## Document section

Among the goods most impacted by inflation are food, gas and one that influences University of Wisconsin-Madison students firsthand during the renting season – housing. In just the past month, the Bureau of Labor Statistics indicated rent has increased by 0.5% from September 2021 to October 2021, with a corresponding increase in how much money the owner of a property would need to make equivalent to the cost of their ownership, called owner’s equivalent rent of residences.
Housing costs have also changed significantly throughout the 2000s. According to the Standard & Poor’s/Case-Shiller U.S. National Home Price Index, the seasonally adjusted cost of housing has increased a staggering 265% since January 2000.
This phenomenon exists on a national scale, but directly influences UW-Madison students. Alumni shared their stories with The Daily Cardinal to show how much rent has increased over the years.
Jen McCoy, a 2005 graduate of the School of Journalism and Mass Communication at UW-Madison recalls, “I paid $550 per month for a one bedroom apartment during college and that was 16 years ago.” Based on the above index, the $550 per month apartment which she rented would now cost nearly $1,100 per month from the time of her graduation in May 2005.
Chris Gitter, on the other hand, a 2020 UW-Madison graduate, told The Daily Cardinal that his rent was about $650 per month including utilities, about $100 more than McCoy’s student apartment. However, he lived in a house near Camp Randall with four other roommates.
The increase in housing costs not only hurts Americans’ personal finances and opportunities, but also influences options regarding their living situations. More Americans, particularly students and recent graduates, have no choice but to live with several roommates, particularly in more expensive cities, in order to afford standard housing.

## Data extract

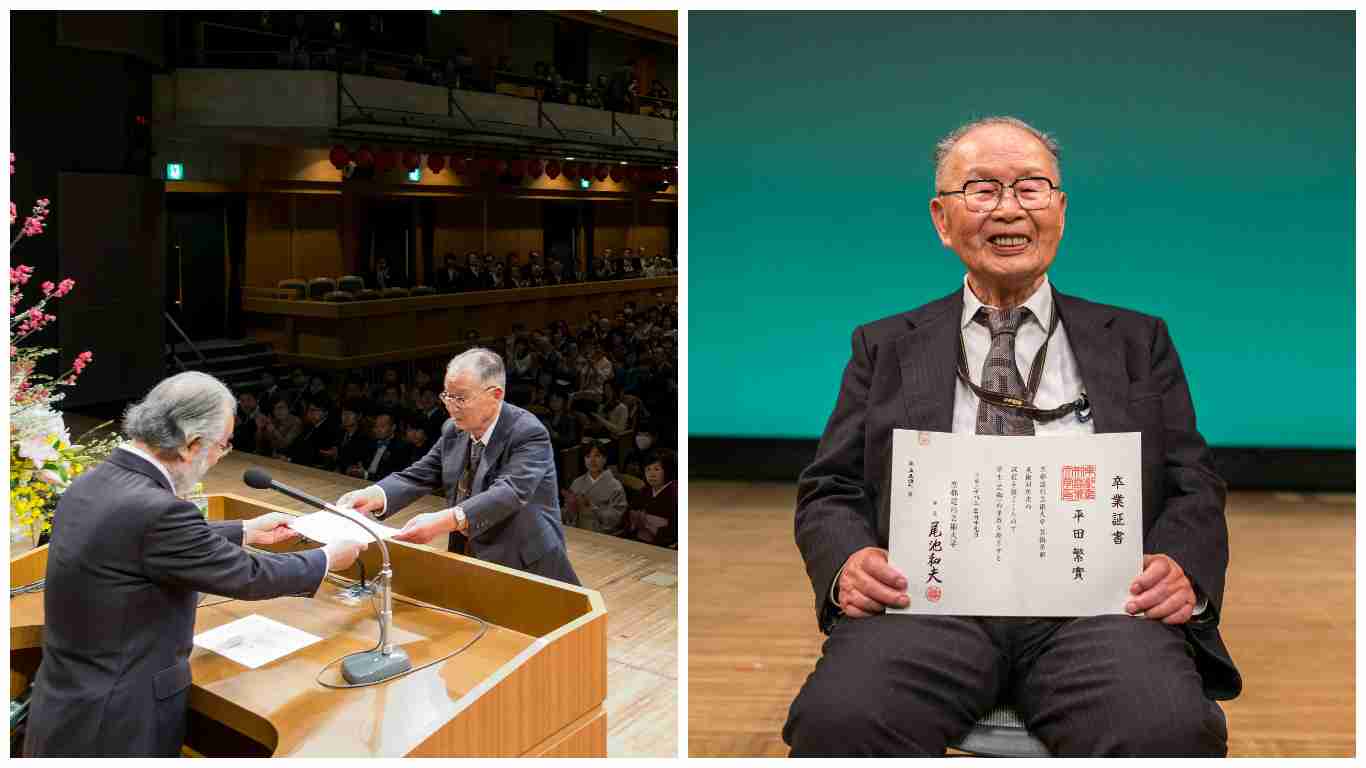 最高齢の卒業｜京都造形大学を卒業した96歳 | ギネス世界記録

## Problem details
Edit the part of the article on rising housing costs that opens with the words containing "Jen McCoy, a" and closes with "in May 2005.", and write that part out with "studio apartment" in place of "one bedroom apartment".

## Response to the task
Jen McCoy, a 2005 graduate of the School of Journalism and Mass Communication at UW-Madison recalls, “I paid $550 per month for a studio apartment during college and that was 16 years ago.” Based on the above index, the $550 per month apartment which she rented would now cost nearly $1,100 per month from the time of her graduation in May 2005.